What the task requires —
Copy out the records below, putting "tower block" wherever "high-rise apartment building" appears and changing nothing else.

Provided data —
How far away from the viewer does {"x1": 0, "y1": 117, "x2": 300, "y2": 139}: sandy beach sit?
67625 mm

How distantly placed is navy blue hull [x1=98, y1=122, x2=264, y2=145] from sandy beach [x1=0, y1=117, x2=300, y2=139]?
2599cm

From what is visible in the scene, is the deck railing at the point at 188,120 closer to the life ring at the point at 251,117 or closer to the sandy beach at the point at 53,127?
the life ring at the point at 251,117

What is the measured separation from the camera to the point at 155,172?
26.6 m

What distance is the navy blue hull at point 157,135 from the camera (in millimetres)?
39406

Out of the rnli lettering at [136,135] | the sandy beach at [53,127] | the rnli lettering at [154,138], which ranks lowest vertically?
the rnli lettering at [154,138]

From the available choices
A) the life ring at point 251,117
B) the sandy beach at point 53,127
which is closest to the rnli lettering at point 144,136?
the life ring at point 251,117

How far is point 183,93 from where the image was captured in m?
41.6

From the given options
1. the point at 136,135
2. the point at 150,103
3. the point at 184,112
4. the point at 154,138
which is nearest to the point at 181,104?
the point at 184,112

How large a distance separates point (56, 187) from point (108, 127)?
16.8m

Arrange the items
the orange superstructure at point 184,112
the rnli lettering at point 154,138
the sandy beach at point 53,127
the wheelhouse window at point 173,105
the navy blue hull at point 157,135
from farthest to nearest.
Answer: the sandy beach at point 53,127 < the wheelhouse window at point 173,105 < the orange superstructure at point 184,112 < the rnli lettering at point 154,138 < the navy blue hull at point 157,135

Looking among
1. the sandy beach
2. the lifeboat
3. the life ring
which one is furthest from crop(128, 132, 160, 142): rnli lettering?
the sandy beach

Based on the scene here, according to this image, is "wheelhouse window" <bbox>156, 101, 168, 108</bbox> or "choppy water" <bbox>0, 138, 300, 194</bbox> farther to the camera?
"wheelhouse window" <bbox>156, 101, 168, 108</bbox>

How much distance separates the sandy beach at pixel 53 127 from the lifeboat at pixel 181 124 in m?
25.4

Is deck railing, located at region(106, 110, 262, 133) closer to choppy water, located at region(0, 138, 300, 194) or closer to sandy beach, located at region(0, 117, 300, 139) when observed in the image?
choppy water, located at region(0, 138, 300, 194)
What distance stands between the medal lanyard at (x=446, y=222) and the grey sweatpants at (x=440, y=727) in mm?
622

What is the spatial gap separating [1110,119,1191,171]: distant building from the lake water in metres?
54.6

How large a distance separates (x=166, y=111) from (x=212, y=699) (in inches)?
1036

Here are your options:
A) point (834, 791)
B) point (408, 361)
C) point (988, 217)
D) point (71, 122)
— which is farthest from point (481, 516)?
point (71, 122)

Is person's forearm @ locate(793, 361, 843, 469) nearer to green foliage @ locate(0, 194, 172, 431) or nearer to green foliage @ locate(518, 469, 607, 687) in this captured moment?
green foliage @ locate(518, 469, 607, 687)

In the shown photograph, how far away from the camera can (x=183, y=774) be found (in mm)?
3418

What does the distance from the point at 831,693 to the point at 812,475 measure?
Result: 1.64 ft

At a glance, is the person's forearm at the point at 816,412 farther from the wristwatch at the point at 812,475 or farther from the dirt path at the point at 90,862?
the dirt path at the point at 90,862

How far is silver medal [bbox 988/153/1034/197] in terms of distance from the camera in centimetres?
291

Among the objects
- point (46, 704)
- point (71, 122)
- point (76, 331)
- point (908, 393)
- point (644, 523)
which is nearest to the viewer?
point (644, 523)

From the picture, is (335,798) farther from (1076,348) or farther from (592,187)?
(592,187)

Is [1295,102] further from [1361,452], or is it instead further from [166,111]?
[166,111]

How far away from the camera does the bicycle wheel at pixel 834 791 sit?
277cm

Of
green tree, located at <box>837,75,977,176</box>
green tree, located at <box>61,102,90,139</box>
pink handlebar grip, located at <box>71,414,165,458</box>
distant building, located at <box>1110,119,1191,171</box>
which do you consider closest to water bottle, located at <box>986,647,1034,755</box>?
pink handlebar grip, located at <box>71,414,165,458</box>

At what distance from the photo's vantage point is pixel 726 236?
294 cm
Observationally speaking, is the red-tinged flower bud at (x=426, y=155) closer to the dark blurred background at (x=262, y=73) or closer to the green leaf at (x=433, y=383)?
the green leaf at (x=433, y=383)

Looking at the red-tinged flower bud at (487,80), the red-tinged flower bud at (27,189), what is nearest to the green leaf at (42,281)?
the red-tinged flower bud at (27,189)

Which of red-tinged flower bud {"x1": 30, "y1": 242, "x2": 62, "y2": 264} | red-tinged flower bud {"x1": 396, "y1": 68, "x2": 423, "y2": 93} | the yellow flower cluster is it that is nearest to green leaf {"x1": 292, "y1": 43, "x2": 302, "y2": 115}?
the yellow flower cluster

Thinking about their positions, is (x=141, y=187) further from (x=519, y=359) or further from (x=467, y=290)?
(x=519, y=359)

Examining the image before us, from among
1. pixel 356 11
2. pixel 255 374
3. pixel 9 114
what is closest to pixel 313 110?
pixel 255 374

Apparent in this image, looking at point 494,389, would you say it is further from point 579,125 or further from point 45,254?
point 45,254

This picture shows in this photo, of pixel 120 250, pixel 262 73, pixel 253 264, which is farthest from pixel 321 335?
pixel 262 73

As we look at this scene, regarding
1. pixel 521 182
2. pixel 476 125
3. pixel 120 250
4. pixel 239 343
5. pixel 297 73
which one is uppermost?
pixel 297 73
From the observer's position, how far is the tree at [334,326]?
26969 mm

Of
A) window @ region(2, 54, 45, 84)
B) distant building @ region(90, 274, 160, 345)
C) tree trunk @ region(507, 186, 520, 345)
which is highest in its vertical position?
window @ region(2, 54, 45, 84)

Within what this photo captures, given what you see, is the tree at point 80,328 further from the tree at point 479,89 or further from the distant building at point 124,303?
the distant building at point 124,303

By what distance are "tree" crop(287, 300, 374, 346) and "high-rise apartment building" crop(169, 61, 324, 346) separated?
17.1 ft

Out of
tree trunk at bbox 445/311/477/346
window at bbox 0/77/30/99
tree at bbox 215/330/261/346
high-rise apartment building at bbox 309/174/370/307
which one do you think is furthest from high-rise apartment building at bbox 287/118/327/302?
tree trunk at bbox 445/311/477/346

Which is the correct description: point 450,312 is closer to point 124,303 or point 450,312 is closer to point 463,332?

In response —
How far away from the viewer does {"x1": 0, "y1": 117, "x2": 300, "y2": 139}: sandy beach sit?
67625 mm

How distantly placed is navy blue hull [x1=98, y1=122, x2=264, y2=145] from sandy beach [x1=0, y1=117, x2=300, y2=139]?
2599cm

From what is visible in the scene, is the deck railing at the point at 188,120 closer to the life ring at the point at 251,117 or closer to the sandy beach at the point at 53,127?
the life ring at the point at 251,117

What is the measured separation from the camera to the point at 155,172?
26.6 m

What distance is the navy blue hull at point 157,135 from the camera (in millimetres)?
39406

Out of the rnli lettering at [136,135] | the sandy beach at [53,127] | the rnli lettering at [154,138], which ranks lowest vertically?
the rnli lettering at [154,138]

From the available choices
A) the life ring at point 251,117
B) the sandy beach at point 53,127
which is closest to the rnli lettering at point 144,136?
the life ring at point 251,117

How far is point 183,93 from where the image was captured in m?
41.6

From the given options
1. the point at 136,135
2. the point at 150,103
3. the point at 184,112
4. the point at 154,138
which is nearest to the point at 181,104?
the point at 184,112

How large a distance separates point (56, 187) from point (108, 127)?
16.8m

Arrange the items
the orange superstructure at point 184,112
the rnli lettering at point 154,138
the sandy beach at point 53,127
the wheelhouse window at point 173,105
the navy blue hull at point 157,135
from farthest to nearest.
Answer: the sandy beach at point 53,127 < the wheelhouse window at point 173,105 < the orange superstructure at point 184,112 < the rnli lettering at point 154,138 < the navy blue hull at point 157,135

Looking among
1. the sandy beach
2. the lifeboat
3. the life ring
which one is furthest from crop(128, 132, 160, 142): rnli lettering?
the sandy beach

Based on the scene here, according to this image, is "wheelhouse window" <bbox>156, 101, 168, 108</bbox> or "choppy water" <bbox>0, 138, 300, 194</bbox> farther to the camera?
"wheelhouse window" <bbox>156, 101, 168, 108</bbox>

How much distance separates the sandy beach at pixel 53 127 from the lifeboat at pixel 181 124 in m?
25.4

Is deck railing, located at region(106, 110, 262, 133) closer to choppy water, located at region(0, 138, 300, 194) or closer to sandy beach, located at region(0, 117, 300, 139) when observed in the image?
choppy water, located at region(0, 138, 300, 194)
What distance stands between the medal lanyard at (x=446, y=222) and the grey sweatpants at (x=440, y=727) in mm?
622

What is the spatial gap separating [1110,119,1191,171]: distant building from the lake water in metres?
54.6

How large a distance separates (x=166, y=111) from (x=212, y=699) (in inches)?
1036

Here are your options:
A) point (834, 791)
B) point (408, 361)
C) point (988, 217)
D) point (71, 122)
— which is farthest from point (481, 516)?
point (71, 122)

Is person's forearm @ locate(793, 361, 843, 469) nearer to green foliage @ locate(0, 194, 172, 431) or nearer to green foliage @ locate(518, 469, 607, 687) in this captured moment?
green foliage @ locate(518, 469, 607, 687)

In the shown photograph, how far away from the camera can (x=183, y=774) be found (in mm)?
3418

What does the distance from the point at 831,693 to the point at 812,475 measure?
Result: 1.64 ft

At a glance, is the person's forearm at the point at 816,412 farther from the wristwatch at the point at 812,475 or farther from the dirt path at the point at 90,862?
the dirt path at the point at 90,862

How far is silver medal [bbox 988/153/1034/197] in terms of distance from the camera in centimetres?
291

Among the objects
- point (46, 704)
- point (71, 122)
- point (76, 331)
- point (908, 393)
- point (644, 523)
which is nearest to the viewer?
point (644, 523)

From the picture, is (335,798) farther from (1076,348) or farther from (592,187)?
(592,187)

Is [1295,102] further from [1361,452], or is it instead further from [166,111]?
[166,111]

How far away from the camera does the bicycle wheel at pixel 834 791 sit?
277cm

Of
green tree, located at <box>837,75,977,176</box>
green tree, located at <box>61,102,90,139</box>
pink handlebar grip, located at <box>71,414,165,458</box>
distant building, located at <box>1110,119,1191,171</box>
which do you consider closest to water bottle, located at <box>986,647,1034,755</box>?
pink handlebar grip, located at <box>71,414,165,458</box>

At what distance from the photo's vantage point is pixel 726 236?
294 cm
Observationally speaking, is the red-tinged flower bud at (x=426, y=155) closer to the dark blurred background at (x=262, y=73) or closer to the green leaf at (x=433, y=383)?
the green leaf at (x=433, y=383)

Looking at the red-tinged flower bud at (487,80), the red-tinged flower bud at (27,189), what is nearest to the green leaf at (42,281)?
the red-tinged flower bud at (27,189)

Which of red-tinged flower bud {"x1": 30, "y1": 242, "x2": 62, "y2": 264} | red-tinged flower bud {"x1": 396, "y1": 68, "x2": 423, "y2": 93} | the yellow flower cluster is it that is nearest to green leaf {"x1": 292, "y1": 43, "x2": 302, "y2": 115}?
the yellow flower cluster

Thinking about their positions, is (x=141, y=187) further from (x=519, y=359) or further from (x=467, y=290)?
(x=519, y=359)

Examining the image before us, from among
1. pixel 356 11
2. pixel 255 374
3. pixel 9 114
what is closest to pixel 313 110?
pixel 255 374

Apparent in this image, looking at point 494,389, would you say it is further from point 579,125 or further from point 45,254?
point 45,254

This picture shows in this photo, of pixel 120 250, pixel 262 73, pixel 253 264, which is farthest from pixel 321 335?
pixel 262 73

As we look at this scene, regarding
1. pixel 521 182
2. pixel 476 125
3. pixel 120 250
4. pixel 239 343
5. pixel 297 73
which one is uppermost?
pixel 297 73
From the observer's position, how far is the tree at [334,326]?
26969 mm

Of
A) window @ region(2, 54, 45, 84)
B) distant building @ region(90, 274, 160, 345)
C) tree trunk @ region(507, 186, 520, 345)
which is highest in its vertical position?
window @ region(2, 54, 45, 84)

Within what this photo captures, given what you see, is the tree at point 80,328 further from the tree at point 479,89 or further from the distant building at point 124,303?
the distant building at point 124,303

By what distance are "tree" crop(287, 300, 374, 346) and "tower block" crop(169, 61, 324, 346) separated?
17.1 ft

Out of
tree trunk at bbox 445/311/477/346
window at bbox 0/77/30/99
tree at bbox 215/330/261/346
tower block at bbox 309/174/370/307
which one do you think is furthest from tower block at bbox 287/118/327/302?
tree trunk at bbox 445/311/477/346

Which is the correct description: point 450,312 is closer to point 124,303 or point 450,312 is closer to point 463,332?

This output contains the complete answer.